Guerrero is a woman of faith, but not a Catholic. Her attorney is, though, and one day in 2014, he had an idea. "Since we have nowhere else to go, let’s go to the Pope,” he said to her. “He's from Argentina too – he may advocate on behalf of Victor." A couple of weeks went by, and then Guerrero got word from her attorney:
"El Papa quiere que vengan, que ustedes vengan a Roma."
(“The Pope wants us to go to Rome.”)
Guerrero is elderly and poor — she's always been poor. So, how could she make it all the way to Rome? When friends and relatives heard that the Pope wanted to meet Guerrero, they scraped together money for her airplane ticket and room and board. At their meeting in Rome, Pope Francis told her that he knew Victor Saldano's case well:
"Si habre rezado yo por ese cordobecito.”
He even said he's prayed multiple times on Victor's behalf.
That strengthened Guerrero's faith. She knows a figure like Francis' carries a lot of weight in Texas, especially with Catholic Governor Greg Abbott.
But papal interventions when it comes to death row inmates have not been successful historically.
During his papacy, John Paul II often spoke against the death penalty. He raised it during his 1993 U.S. tour.
"If you want equal justice and freedom, then America, defend life," he said in a speech.

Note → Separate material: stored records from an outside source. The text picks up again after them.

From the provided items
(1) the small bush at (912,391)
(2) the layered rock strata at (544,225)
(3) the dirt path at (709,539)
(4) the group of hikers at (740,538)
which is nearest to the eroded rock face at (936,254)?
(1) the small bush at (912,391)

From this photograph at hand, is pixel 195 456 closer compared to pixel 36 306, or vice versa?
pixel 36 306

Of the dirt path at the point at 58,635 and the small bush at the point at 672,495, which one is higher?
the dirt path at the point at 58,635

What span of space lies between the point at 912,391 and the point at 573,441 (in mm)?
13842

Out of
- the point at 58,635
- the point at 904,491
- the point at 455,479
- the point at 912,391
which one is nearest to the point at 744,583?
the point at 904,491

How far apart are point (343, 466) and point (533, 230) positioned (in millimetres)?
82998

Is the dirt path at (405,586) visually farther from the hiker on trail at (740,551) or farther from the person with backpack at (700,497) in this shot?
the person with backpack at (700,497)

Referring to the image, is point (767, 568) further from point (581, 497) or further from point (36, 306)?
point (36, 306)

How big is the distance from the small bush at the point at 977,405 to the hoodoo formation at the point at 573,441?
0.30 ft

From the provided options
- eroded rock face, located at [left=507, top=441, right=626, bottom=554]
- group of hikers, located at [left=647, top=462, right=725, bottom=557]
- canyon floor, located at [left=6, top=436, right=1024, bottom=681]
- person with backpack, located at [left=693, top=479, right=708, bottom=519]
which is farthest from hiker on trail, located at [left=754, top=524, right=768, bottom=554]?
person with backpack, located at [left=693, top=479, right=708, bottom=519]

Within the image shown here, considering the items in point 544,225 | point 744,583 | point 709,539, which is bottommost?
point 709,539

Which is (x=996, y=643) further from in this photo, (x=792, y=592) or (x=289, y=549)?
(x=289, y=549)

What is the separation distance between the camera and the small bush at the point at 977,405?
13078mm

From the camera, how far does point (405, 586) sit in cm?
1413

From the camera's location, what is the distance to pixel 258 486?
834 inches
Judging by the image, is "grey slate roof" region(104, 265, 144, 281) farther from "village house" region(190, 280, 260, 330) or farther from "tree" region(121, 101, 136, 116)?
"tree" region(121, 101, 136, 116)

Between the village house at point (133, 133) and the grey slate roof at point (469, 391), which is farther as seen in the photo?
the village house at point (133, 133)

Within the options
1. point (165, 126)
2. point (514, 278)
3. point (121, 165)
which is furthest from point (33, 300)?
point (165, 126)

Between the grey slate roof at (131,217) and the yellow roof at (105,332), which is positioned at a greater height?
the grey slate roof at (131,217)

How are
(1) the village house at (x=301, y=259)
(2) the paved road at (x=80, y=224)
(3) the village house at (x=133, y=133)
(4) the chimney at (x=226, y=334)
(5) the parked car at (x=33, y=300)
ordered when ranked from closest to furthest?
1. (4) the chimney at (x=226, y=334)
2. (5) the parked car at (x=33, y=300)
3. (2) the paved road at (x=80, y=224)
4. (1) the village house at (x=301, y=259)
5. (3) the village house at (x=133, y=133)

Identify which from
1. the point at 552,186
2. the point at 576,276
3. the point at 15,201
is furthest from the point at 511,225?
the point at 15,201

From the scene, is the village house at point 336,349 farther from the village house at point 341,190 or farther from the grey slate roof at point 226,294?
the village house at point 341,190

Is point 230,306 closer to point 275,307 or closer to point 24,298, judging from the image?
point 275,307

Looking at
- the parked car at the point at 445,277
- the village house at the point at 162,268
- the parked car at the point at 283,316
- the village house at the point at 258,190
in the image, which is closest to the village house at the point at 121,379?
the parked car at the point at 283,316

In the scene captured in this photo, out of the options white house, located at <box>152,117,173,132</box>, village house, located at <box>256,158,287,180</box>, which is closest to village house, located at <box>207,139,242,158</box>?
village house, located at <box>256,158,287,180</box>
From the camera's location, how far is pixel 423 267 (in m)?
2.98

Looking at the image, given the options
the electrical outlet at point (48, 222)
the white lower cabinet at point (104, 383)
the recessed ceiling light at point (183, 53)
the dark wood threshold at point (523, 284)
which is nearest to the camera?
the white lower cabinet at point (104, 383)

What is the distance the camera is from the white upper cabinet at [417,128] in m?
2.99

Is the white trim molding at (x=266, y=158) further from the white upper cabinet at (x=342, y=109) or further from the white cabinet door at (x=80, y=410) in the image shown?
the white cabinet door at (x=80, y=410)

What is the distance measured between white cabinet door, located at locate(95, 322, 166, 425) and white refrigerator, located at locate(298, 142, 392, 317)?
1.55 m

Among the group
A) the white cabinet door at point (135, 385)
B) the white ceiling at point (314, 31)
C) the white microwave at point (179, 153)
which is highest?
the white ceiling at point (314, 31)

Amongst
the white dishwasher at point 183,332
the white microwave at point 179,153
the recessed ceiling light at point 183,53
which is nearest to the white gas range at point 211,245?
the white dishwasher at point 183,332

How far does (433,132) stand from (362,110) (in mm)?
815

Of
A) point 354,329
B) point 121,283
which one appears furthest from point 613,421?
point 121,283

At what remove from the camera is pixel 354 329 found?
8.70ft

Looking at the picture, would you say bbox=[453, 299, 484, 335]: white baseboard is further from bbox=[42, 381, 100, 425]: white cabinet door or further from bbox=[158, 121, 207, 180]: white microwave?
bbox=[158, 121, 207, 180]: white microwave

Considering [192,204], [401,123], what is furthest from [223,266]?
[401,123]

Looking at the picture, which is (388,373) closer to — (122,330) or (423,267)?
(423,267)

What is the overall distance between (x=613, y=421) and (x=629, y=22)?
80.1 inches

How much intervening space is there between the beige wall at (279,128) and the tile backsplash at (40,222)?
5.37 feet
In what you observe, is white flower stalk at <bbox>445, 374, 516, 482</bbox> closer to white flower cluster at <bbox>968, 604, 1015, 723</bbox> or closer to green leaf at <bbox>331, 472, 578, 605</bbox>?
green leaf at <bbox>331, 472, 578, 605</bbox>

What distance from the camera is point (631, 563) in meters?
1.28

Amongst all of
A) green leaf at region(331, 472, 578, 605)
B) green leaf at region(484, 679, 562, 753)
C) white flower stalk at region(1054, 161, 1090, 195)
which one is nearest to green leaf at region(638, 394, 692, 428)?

At the time, some argued the Pope was then speaking against abortion. But during a later visit in 1999, he was unambiguous, directly speaking against capital punishment and effectively sparing the life of a Missouri death row inmate Darrell Mease.
"I got a letter – death letter – saying January 27 of 1999 Darrell Mease shall suffer death,” Mease says. “But then, the Missouri Supreme Court found out that Pope John Paul II was coming to Missouri that very day, so they didn't want to execute me that very day, so they changed the date to February.”
Mease's sentence was commuted to life without parole.
He's the only person in the U.S. whose life has been spared through papal intervention.
But that doesn't mean it can't happen again.
John Burke is a Catholic scholar with St. Edwards University. He says there are many arguments Governor Abbott may consider even beyond a papal appeal to spare Saldano’s life on moral grounds.
"The popularity of Francis, and the growing Latino population and its impact politically in the state of Texas – a large percentage of that population is either of Catholic background or Pentecostal background – and so, just speaking in political terms there's a political self-interest for wanting to – at least consider – to move someone from death to life without parole,” Burke says.
For her part, Lidia Guerrero's faith still stands strong. But, the mother of Texas death row inmate Victor Saldano says she'll give all glory to God when her son's life is spared.